* Task statement *
Working from the records beneath this line, reproduce each one exactly.

* Data supplied *
===============

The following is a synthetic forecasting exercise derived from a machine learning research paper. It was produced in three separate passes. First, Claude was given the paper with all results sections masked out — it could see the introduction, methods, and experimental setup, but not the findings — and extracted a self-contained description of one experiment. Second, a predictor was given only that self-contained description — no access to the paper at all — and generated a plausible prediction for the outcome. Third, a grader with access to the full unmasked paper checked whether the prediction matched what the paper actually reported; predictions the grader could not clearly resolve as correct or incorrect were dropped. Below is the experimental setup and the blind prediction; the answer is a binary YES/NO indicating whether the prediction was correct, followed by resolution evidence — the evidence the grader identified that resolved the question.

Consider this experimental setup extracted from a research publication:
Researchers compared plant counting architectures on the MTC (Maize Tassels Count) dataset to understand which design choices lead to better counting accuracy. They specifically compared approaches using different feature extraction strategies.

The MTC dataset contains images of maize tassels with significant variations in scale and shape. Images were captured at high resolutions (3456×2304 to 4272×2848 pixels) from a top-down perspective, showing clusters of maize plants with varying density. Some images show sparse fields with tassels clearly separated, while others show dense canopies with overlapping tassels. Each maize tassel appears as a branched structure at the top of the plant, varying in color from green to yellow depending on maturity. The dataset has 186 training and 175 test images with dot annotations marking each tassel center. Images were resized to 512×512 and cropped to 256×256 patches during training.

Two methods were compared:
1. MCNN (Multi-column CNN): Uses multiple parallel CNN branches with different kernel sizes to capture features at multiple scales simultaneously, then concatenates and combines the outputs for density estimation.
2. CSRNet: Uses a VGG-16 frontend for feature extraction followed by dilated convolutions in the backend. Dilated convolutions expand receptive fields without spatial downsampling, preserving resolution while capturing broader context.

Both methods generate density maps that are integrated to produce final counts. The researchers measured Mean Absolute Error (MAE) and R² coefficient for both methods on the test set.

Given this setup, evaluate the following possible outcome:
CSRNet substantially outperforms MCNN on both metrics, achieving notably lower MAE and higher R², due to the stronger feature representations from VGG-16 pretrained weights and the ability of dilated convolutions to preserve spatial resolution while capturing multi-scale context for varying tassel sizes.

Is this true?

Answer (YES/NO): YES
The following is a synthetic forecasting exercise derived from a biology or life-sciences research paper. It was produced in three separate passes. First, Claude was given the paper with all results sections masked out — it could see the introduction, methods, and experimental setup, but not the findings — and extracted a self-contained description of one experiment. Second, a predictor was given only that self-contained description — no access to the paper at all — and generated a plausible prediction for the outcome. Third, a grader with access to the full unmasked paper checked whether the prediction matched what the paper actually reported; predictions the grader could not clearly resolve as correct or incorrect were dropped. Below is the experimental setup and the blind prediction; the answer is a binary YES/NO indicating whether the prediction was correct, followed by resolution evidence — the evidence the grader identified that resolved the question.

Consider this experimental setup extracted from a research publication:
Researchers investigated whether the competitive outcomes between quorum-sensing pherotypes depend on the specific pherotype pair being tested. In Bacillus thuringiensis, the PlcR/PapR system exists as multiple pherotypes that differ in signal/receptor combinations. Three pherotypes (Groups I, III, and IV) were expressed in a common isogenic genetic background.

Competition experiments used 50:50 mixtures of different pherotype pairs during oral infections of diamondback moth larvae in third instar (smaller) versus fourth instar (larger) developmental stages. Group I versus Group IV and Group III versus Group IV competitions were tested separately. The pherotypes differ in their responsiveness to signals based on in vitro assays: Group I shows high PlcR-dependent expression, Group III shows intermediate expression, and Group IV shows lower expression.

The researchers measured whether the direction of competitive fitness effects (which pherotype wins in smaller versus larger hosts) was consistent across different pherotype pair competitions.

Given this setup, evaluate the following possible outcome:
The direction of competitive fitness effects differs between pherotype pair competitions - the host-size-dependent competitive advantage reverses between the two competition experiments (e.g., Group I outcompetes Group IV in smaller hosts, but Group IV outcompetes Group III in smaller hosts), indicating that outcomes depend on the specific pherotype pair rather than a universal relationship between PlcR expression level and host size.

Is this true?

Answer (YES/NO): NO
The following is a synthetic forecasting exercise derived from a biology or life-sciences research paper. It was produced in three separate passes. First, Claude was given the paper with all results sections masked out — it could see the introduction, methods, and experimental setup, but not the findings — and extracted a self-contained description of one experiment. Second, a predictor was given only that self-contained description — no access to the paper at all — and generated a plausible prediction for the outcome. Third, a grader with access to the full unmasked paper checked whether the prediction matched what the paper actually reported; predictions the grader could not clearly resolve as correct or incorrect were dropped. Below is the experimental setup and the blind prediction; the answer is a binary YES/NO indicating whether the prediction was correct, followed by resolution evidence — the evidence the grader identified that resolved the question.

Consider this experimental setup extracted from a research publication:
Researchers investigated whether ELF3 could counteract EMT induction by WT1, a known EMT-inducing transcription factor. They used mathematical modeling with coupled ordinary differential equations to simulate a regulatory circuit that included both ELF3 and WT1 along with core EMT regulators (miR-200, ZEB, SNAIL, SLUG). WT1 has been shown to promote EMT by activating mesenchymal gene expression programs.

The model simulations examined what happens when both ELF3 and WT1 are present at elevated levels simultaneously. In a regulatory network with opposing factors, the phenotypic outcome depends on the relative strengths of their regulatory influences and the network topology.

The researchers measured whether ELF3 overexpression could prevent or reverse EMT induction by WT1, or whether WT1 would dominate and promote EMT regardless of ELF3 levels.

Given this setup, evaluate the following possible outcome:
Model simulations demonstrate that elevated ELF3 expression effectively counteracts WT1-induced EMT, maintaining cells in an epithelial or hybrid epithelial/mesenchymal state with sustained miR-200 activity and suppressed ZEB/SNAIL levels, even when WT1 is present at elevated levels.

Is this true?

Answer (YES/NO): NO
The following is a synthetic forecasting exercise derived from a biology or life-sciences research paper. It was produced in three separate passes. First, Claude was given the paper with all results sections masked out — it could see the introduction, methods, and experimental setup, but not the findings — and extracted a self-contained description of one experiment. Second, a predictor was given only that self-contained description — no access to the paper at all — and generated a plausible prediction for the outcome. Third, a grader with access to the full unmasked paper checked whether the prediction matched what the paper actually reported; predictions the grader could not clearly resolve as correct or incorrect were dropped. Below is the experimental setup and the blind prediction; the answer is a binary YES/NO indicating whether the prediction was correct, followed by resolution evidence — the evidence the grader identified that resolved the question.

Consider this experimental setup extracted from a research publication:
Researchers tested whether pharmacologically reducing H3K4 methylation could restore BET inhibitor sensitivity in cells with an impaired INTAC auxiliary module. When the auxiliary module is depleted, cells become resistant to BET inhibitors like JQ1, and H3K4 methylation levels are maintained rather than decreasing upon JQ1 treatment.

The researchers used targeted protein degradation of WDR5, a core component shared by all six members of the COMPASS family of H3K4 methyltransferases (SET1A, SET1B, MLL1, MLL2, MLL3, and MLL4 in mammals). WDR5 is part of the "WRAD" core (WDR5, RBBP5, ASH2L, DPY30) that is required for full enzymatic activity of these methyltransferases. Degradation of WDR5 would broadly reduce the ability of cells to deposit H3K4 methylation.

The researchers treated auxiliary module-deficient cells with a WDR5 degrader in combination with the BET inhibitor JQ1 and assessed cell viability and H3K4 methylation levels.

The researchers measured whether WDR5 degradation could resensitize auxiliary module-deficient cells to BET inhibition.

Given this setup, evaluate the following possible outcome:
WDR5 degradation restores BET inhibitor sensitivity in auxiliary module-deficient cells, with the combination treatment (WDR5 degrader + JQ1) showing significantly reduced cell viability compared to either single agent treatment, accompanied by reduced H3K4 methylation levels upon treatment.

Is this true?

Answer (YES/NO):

===============

* Answer box *
The following is a synthetic forecasting exercise derived from a machine learning research paper. It was produced in three separate passes. First, Claude was given the paper with all results sections masked out — it could see the introduction, methods, and experimental setup, but not the findings — and extracted a self-contained description of one experiment. Second, a predictor was given only that self-contained description — no access to the paper at all — and generated a plausible prediction for the outcome. Third, a grader with access to the full unmasked paper checked whether the prediction matched what the paper actually reported; predictions the grader could not clearly resolve as correct or incorrect were dropped. Below is the experimental setup and the blind prediction; the answer is a binary YES/NO indicating whether the prediction was correct, followed by resolution evidence — the evidence the grader identified that resolved the question.

Consider this experimental setup extracted from a research publication:
Researchers compared plant counting architectures on the MTC (Maize Tassels Count) dataset to understand which design choices lead to better counting accuracy. They specifically compared approaches using different feature extraction strategies.

The MTC dataset contains images of maize tassels with significant variations in scale and shape. Images were captured at high resolutions (3456×2304 to 4272×2848 pixels) from a top-down perspective, showing clusters of maize plants with varying density. Some images show sparse fields with tassels clearly separated, while others show dense canopies with overlapping tassels. Each maize tassel appears as a branched structure at the top of the plant, varying in color from green to yellow depending on maturity. The dataset has 186 training and 175 test images with dot annotations marking each tassel center. Images were resized to 512×512 and cropped to 256×256 patches during training.

Two methods were compared:
1. MCNN (Multi-column CNN): Uses multiple parallel CNN branches with different kernel sizes to capture features at multiple scales simultaneously, then concatenates and combines the outputs for density estimation.
2. CSRNet: Uses a VGG-16 frontend for feature extraction followed by dilated convolutions in the backend. Dilated convolutions expand receptive fields without spatial downsampling, preserving resolution while capturing broader context.

Both methods generate density maps that are integrated to produce final counts. The researchers measured Mean Absolute Error (MAE) and R² coefficient for both methods on the test set.

Given this setup, evaluate the following possible outcome:
CSRNet substantially outperforms MCNN on both metrics, achieving notably lower MAE and higher R², due to the stronger feature representations from VGG-16 pretrained weights and the ability of dilated convolutions to preserve spatial resolution while capturing multi-scale context for varying tassel sizes.

Is this true?

Answer (YES/NO): YES
The following is a synthetic forecasting exercise derived from a biology or life-sciences research paper. It was produced in three separate passes. First, Claude was given the paper with all results sections masked out — it could see the introduction, methods, and experimental setup, but not the findings — and extracted a self-contained description of one experiment. Second, a predictor was given only that self-contained description — no access to the paper at all — and generated a plausible prediction for the outcome. Third, a grader with access to the full unmasked paper checked whether the prediction matched what the paper actually reported; predictions the grader could not clearly resolve as correct or incorrect were dropped. Below is the experimental setup and the blind prediction; the answer is a binary YES/NO indicating whether the prediction was correct, followed by resolution evidence — the evidence the grader identified that resolved the question.

Consider this experimental setup extracted from a research publication:
Researchers investigated whether the competitive outcomes between quorum-sensing pherotypes depend on the specific pherotype pair being tested. In Bacillus thuringiensis, the PlcR/PapR system exists as multiple pherotypes that differ in signal/receptor combinations. Three pherotypes (Groups I, III, and IV) were expressed in a common isogenic genetic background.

Competition experiments used 50:50 mixtures of different pherotype pairs during oral infections of diamondback moth larvae in third instar (smaller) versus fourth instar (larger) developmental stages. Group I versus Group IV and Group III versus Group IV competitions were tested separately. The pherotypes differ in their responsiveness to signals based on in vitro assays: Group I shows high PlcR-dependent expression, Group III shows intermediate expression, and Group IV shows lower expression.

The researchers measured whether the direction of competitive fitness effects (which pherotype wins in smaller versus larger hosts) was consistent across different pherotype pair competitions.

Given this setup, evaluate the following possible outcome:
The direction of competitive fitness effects differs between pherotype pair competitions - the host-size-dependent competitive advantage reverses between the two competition experiments (e.g., Group I outcompetes Group IV in smaller hosts, but Group IV outcompetes Group III in smaller hosts), indicating that outcomes depend on the specific pherotype pair rather than a universal relationship between PlcR expression level and host size.

Is this true?

Answer (YES/NO): NO
The following is a synthetic forecasting exercise derived from a biology or life-sciences research paper. It was produced in three separate passes. First, Claude was given the paper with all results sections masked out — it could see the introduction, methods, and experimental setup, but not the findings — and extracted a self-contained description of one experiment. Second, a predictor was given only that self-contained description — no access to the paper at all — and generated a plausible prediction for the outcome. Third, a grader with access to the full unmasked paper checked whether the prediction matched what the paper actually reported; predictions the grader could not clearly resolve as correct or incorrect were dropped. Below is the experimental setup and the blind prediction; the answer is a binary YES/NO indicating whether the prediction was correct, followed by resolution evidence — the evidence the grader identified that resolved the question.

Consider this experimental setup extracted from a research publication:
Researchers investigated whether ELF3 could counteract EMT induction by WT1, a known EMT-inducing transcription factor. They used mathematical modeling with coupled ordinary differential equations to simulate a regulatory circuit that included both ELF3 and WT1 along with core EMT regulators (miR-200, ZEB, SNAIL, SLUG). WT1 has been shown to promote EMT by activating mesenchymal gene expression programs.

The model simulations examined what happens when both ELF3 and WT1 are present at elevated levels simultaneously. In a regulatory network with opposing factors, the phenotypic outcome depends on the relative strengths of their regulatory influences and the network topology.

The researchers measured whether ELF3 overexpression could prevent or reverse EMT induction by WT1, or whether WT1 would dominate and promote EMT regardless of ELF3 levels.

Given this setup, evaluate the following possible outcome:
Model simulations demonstrate that elevated ELF3 expression effectively counteracts WT1-induced EMT, maintaining cells in an epithelial or hybrid epithelial/mesenchymal state with sustained miR-200 activity and suppressed ZEB/SNAIL levels, even when WT1 is present at elevated levels.

Is this true?

Answer (YES/NO): NO
The following is a synthetic forecasting exercise derived from a biology or life-sciences research paper. It was produced in three separate passes. First, Claude was given the paper with all results sections masked out — it could see the introduction, methods, and experimental setup, but not the findings — and extracted a self-contained description of one experiment. Second, a predictor was given only that self-contained description — no access to the paper at all — and generated a plausible prediction for the outcome. Third, a grader with access to the full unmasked paper checked whether the prediction matched what the paper actually reported; predictions the grader could not clearly resolve as correct or incorrect were dropped. Below is the experimental setup and the blind prediction; the answer is a binary YES/NO indicating whether the prediction was correct, followed by resolution evidence — the evidence the grader identified that resolved the question.

Consider this experimental setup extracted from a research publication:
Researchers tested whether pharmacologically reducing H3K4 methylation could restore BET inhibitor sensitivity in cells with an impaired INTAC auxiliary module. When the auxiliary module is depleted, cells become resistant to BET inhibitors like JQ1, and H3K4 methylation levels are maintained rather than decreasing upon JQ1 treatment.

The researchers used targeted protein degradation of WDR5, a core component shared by all six members of the COMPASS family of H3K4 methyltransferases (SET1A, SET1B, MLL1, MLL2, MLL3, and MLL4 in mammals). WDR5 is part of the "WRAD" core (WDR5, RBBP5, ASH2L, DPY30) that is required for full enzymatic activity of these methyltransferases. Degradation of WDR5 would broadly reduce the ability of cells to deposit H3K4 methylation.

The researchers treated auxiliary module-deficient cells with a WDR5 degrader in combination with the BET inhibitor JQ1 and assessed cell viability and H3K4 methylation levels.

The researchers measured whether WDR5 degradation could resensitize auxiliary module-deficient cells to BET inhibition.

Given this setup, evaluate the following possible outcome:
WDR5 degradation restores BET inhibitor sensitivity in auxiliary module-deficient cells, with the combination treatment (WDR5 degrader + JQ1) showing significantly reduced cell viability compared to either single agent treatment, accompanied by reduced H3K4 methylation levels upon treatment.

Is this true?

Answer (YES/NO):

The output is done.